The report rightly positions SMEs not as ‘nice to have’, but as critical to capability, resilience and pace, particularly in areas like autonomy, digital, cyber and advanced engineering.
From our perspective at Convert Technologies, this strongly reflects what we’re seeing on the ground. Working alongside Babcock on naval dockyard programmes and in wider defence conversations, the shift toward more collaborative, SME-enabled delivery is real and gathering momentum.
A Few Reflections That Really Resonate:
🔹 𝗙𝗿𝗼𝗺 𝗴𝗮𝘁𝗲𝗸𝗲𝗲𝗽𝗲𝗿𝘀 𝘁𝗼 𝗲𝗻𝗮𝗯𝗹𝗲𝗿𝘀
The call for Primes to act as partners, not just intermediaries, is spot on. In practice, we’re already seeing this evolve with Babcock creating space for SMEs to contribute meaningfully to delivery, not just supply into it.
🔹 𝗙𝗿𝗼𝗺 𝗽𝗿𝗼𝗰𝗲𝘀𝘀 𝘁𝗼 𝗽𝗮𝗰𝗲
The report highlights the mismatch between SME agility and traditional procurement. Bridging that gap isn’t just about reform, it’s about mindset. Where this works well, teams prioritise outcomes over process.

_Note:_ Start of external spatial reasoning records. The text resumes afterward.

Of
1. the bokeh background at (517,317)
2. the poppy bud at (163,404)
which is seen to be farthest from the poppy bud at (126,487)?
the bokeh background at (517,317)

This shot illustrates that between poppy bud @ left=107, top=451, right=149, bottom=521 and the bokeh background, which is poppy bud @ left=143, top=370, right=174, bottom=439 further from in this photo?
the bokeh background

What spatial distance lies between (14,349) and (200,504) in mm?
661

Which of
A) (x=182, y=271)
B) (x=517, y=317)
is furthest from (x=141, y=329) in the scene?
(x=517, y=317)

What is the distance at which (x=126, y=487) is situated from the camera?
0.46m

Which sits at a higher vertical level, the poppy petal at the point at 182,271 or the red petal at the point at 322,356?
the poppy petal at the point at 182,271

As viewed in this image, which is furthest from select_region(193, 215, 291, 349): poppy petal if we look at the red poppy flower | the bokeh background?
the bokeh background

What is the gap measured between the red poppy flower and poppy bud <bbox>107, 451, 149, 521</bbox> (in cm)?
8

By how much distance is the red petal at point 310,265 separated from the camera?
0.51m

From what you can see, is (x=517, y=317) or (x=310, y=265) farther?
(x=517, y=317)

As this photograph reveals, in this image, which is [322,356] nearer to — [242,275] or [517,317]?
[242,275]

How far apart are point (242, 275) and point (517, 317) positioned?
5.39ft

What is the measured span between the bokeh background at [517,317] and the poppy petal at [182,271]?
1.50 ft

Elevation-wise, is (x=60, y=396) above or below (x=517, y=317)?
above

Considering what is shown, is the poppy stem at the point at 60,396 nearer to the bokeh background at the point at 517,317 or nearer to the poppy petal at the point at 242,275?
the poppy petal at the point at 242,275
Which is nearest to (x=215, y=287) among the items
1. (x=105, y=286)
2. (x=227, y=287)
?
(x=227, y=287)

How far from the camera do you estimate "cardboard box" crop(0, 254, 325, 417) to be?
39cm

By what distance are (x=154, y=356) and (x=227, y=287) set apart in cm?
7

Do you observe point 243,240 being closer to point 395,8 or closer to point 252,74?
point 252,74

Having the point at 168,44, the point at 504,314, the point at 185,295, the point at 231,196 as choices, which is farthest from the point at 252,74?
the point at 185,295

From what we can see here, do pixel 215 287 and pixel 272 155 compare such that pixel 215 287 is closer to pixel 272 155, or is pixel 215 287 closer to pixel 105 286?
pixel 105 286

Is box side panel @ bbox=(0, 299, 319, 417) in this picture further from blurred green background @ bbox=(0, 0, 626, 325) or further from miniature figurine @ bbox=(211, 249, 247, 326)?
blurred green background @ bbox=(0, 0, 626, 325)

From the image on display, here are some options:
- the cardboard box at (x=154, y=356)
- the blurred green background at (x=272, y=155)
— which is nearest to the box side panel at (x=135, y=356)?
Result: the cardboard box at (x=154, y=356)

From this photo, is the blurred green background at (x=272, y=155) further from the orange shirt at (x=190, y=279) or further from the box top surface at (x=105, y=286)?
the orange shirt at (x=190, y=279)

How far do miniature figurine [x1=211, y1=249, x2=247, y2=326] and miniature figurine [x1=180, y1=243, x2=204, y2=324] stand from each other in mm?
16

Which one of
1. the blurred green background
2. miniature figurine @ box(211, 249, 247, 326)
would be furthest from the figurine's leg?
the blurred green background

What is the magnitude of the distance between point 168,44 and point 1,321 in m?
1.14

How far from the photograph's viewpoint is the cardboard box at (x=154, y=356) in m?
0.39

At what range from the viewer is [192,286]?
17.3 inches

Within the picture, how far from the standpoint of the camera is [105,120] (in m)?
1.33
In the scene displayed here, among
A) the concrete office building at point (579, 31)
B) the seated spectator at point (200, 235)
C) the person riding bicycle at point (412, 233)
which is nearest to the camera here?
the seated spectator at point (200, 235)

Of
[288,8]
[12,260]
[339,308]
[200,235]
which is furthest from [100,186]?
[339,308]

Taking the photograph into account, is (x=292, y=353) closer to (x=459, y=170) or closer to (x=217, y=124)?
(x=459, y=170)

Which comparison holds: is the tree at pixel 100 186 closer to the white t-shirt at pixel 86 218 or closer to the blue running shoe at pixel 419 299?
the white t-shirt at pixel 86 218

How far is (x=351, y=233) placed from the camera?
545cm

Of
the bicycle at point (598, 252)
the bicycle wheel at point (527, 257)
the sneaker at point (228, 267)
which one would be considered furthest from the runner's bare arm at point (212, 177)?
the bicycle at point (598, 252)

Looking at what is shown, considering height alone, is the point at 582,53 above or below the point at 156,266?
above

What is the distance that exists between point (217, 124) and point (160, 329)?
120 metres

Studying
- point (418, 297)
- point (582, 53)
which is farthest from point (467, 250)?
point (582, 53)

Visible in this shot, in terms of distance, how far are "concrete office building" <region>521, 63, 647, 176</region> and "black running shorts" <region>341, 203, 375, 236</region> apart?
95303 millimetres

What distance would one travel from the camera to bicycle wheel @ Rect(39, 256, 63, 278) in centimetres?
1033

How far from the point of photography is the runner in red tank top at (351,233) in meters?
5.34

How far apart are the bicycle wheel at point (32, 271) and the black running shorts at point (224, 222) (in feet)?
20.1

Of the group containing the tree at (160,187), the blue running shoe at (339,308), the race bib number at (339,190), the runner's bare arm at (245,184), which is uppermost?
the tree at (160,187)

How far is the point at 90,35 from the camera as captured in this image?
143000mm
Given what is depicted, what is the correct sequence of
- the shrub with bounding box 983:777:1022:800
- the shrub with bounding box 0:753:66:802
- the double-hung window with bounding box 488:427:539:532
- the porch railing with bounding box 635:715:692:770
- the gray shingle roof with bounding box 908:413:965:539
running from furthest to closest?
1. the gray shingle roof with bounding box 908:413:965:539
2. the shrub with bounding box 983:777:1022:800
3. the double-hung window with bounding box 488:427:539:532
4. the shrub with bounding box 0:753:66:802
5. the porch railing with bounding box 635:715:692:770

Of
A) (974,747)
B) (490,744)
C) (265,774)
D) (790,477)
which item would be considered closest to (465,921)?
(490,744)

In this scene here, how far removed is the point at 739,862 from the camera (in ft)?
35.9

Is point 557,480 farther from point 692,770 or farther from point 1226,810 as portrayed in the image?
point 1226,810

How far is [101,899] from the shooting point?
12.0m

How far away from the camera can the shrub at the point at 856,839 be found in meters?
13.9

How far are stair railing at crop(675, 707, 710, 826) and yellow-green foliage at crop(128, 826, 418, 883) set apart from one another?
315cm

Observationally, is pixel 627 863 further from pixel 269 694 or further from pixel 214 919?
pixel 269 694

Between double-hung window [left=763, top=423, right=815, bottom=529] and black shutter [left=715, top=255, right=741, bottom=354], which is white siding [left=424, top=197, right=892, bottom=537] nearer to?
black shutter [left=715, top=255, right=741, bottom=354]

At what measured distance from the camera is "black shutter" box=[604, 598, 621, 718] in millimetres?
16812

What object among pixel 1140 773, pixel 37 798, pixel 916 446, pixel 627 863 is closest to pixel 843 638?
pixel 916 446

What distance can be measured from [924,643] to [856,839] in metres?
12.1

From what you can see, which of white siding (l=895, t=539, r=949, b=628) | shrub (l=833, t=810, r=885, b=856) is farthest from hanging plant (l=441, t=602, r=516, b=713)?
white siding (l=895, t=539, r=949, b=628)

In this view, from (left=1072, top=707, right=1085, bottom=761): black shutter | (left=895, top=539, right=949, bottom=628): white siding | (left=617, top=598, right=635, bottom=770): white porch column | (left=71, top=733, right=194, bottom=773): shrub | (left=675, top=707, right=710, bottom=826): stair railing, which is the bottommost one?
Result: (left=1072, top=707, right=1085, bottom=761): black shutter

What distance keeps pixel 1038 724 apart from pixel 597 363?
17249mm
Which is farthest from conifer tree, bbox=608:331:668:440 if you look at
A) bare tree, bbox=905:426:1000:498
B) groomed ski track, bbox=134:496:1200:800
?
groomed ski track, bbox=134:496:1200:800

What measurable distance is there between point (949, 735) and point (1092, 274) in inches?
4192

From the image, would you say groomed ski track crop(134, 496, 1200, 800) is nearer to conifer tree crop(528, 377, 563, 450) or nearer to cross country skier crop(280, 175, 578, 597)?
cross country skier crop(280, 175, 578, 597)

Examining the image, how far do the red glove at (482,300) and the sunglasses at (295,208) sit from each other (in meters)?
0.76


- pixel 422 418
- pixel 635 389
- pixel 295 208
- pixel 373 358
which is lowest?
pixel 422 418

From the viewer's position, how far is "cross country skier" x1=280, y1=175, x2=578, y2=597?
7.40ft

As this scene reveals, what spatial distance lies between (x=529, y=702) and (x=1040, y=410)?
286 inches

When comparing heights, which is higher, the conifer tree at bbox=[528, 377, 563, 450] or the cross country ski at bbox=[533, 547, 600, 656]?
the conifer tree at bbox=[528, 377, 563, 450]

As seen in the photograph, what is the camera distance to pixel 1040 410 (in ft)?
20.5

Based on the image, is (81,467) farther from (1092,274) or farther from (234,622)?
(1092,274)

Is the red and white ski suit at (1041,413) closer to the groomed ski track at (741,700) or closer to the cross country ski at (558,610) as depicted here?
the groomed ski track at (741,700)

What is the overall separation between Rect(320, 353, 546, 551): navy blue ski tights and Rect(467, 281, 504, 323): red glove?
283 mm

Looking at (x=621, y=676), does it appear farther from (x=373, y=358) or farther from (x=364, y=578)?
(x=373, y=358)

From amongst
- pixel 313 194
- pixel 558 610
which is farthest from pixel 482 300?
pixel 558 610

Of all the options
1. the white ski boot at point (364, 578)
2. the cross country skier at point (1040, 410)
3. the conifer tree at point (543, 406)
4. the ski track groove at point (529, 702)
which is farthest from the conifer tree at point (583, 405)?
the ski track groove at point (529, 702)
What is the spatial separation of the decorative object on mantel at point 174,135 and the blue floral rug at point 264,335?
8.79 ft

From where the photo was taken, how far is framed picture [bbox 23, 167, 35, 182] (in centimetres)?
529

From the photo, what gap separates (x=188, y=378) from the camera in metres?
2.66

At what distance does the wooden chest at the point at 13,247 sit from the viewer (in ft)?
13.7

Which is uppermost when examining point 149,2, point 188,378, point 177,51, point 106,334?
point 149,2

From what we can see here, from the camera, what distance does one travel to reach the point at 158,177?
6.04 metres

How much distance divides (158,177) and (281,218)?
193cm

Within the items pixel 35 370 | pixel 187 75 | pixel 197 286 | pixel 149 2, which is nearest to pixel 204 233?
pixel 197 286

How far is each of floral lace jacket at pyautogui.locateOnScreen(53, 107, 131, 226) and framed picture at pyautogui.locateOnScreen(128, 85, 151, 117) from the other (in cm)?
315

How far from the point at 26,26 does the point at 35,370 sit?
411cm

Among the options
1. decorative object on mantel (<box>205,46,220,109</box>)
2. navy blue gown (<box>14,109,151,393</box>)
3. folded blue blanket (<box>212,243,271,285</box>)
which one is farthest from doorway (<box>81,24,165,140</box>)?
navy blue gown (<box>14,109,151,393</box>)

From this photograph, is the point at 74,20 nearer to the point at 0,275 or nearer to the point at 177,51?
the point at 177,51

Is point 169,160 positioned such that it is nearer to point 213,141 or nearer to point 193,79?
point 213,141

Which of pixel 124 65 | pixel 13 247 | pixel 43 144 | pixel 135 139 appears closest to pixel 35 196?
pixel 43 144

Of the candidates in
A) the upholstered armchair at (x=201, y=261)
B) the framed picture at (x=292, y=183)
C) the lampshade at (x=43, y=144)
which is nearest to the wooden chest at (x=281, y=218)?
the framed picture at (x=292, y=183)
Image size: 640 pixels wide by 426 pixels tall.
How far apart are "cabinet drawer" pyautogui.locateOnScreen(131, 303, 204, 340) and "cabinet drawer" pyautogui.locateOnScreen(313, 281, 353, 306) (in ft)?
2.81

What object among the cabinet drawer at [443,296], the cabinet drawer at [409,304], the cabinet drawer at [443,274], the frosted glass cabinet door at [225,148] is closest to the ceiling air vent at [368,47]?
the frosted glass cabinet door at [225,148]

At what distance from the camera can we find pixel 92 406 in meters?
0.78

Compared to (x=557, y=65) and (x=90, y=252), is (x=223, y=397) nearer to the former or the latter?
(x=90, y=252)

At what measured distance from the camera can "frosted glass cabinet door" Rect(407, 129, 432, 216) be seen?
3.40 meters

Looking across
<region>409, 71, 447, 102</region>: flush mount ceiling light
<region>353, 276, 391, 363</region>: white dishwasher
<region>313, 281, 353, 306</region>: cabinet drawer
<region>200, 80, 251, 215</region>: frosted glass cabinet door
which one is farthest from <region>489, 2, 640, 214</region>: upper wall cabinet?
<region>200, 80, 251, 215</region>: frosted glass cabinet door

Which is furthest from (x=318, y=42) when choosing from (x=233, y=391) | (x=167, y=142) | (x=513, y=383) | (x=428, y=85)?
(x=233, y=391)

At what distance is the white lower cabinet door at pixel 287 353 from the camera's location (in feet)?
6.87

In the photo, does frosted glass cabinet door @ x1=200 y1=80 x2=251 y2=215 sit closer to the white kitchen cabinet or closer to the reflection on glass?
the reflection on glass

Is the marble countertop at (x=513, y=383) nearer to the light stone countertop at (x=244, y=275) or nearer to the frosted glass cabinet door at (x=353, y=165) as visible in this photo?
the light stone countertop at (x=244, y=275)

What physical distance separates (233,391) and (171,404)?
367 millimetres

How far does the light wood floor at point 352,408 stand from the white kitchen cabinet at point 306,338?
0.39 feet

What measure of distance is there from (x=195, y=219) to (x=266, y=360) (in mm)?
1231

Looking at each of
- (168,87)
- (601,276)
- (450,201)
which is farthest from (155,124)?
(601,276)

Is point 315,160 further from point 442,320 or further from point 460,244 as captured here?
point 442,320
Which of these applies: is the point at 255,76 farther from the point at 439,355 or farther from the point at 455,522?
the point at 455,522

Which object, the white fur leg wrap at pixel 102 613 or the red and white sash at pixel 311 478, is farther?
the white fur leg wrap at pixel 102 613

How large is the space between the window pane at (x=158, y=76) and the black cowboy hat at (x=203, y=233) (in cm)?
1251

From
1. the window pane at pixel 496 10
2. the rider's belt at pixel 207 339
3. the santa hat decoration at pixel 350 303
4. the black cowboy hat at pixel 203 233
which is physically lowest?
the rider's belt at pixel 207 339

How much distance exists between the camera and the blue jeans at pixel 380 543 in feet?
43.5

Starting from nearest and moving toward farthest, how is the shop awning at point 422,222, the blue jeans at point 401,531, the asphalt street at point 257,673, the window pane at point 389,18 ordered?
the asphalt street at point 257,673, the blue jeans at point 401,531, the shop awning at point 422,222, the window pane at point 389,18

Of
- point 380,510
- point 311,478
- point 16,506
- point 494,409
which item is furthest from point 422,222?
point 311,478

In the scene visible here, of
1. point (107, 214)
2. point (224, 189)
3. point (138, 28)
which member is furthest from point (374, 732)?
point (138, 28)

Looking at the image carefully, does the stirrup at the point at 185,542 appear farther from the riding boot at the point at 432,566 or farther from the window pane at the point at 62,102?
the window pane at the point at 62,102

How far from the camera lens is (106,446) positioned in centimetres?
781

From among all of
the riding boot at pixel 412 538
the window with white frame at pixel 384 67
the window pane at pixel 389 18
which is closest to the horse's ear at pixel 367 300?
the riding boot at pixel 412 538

🔹 𝗙𝗿𝗼𝗺 𝗮𝗰𝗰𝗲𝘀𝘀 𝘁𝗼 𝗶𝗻𝘁𝗲𝗴𝗿𝗮𝘁𝗶𝗼𝗻
It’s not just about getting SMEs ‘through the door’, it’s about integrating them into programmes early, where they can genuinely shape capability. That’s where real value is unlocked.
🔹 𝗙𝗿𝗼𝗺 𝗿𝗵𝗲𝘁𝗼𝗿𝗶𝗰 𝘁𝗼 𝗮𝗰𝘁𝗶𝗼𝗻
Perhaps most importantly, the report recognises the window for change is now. The combination of SDR, DIS and increased defence investment creates a rare alignment of policy and intent, but it only matters if we execute.
At Convert, we see ourselves as part of this evolving ecosystem, bringing specialist capability, agility and delivery focus into complex environments like naval dockyards, while working closely with partners like Babcock to make that integration work in practice.
There’s also a strong cultural signal: defence is becoming more open, collaborative, and innovation led. That’s good for SMEs, good for Primes, and critical for UK capability.
Excited to continue building on this momentum, and particularly to support the next phase of collaboration, including upcoming SME-focused initiatives with Babcock.
"The direction of travel is clear. Now it's about scaling what works."